**RAW DATA**

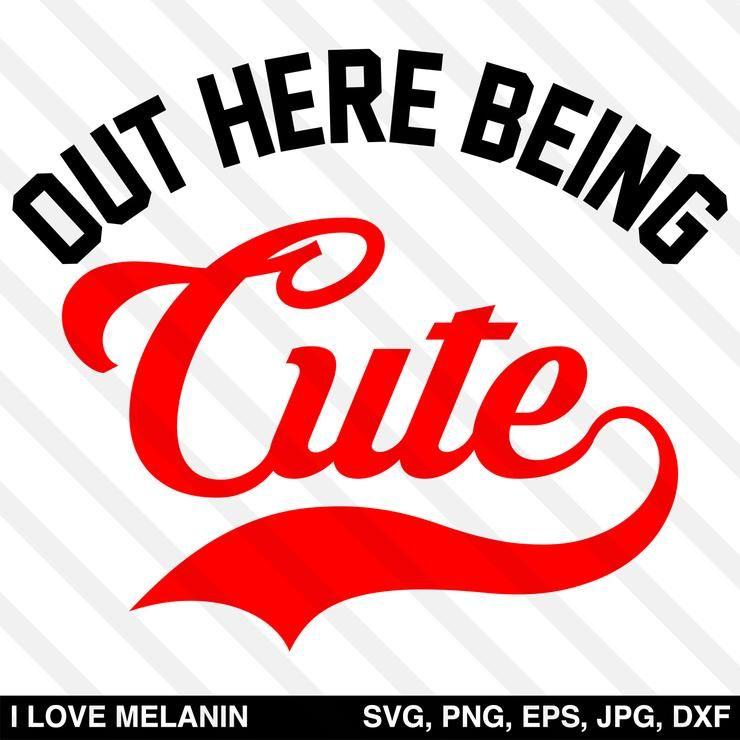 Download Shop All - I Love Melanin in 2020 | Cricut, Svg, Digital ...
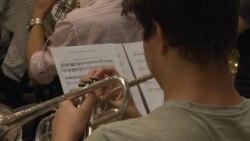 Mladi Crne Gore o klasičnoj muzici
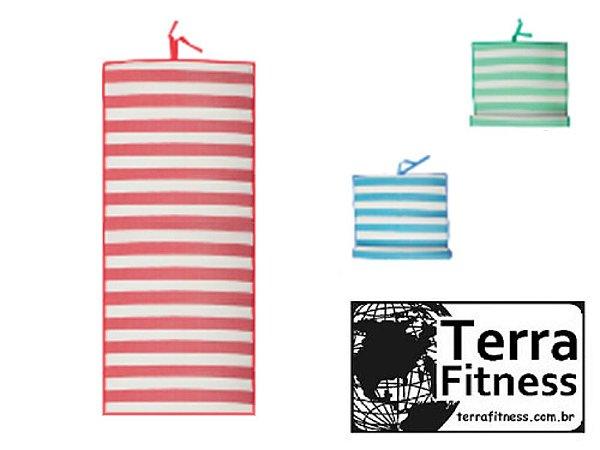 Tapete match esteira palhinha - 170cmX60cm - Terra Fitness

**PROBLEM REQUIREMENTS**
Return the listing above word for word, with the pictures removed.

**TASK OUTPUT**
 Download Shop All - I Love Melanin in 2020 | Cricut, Svg, Digital ...
 Mladi Crne Gore o klasičnoj muzici
 Tapete match esteira palhinha - 170cmX60cm - Terra Fitness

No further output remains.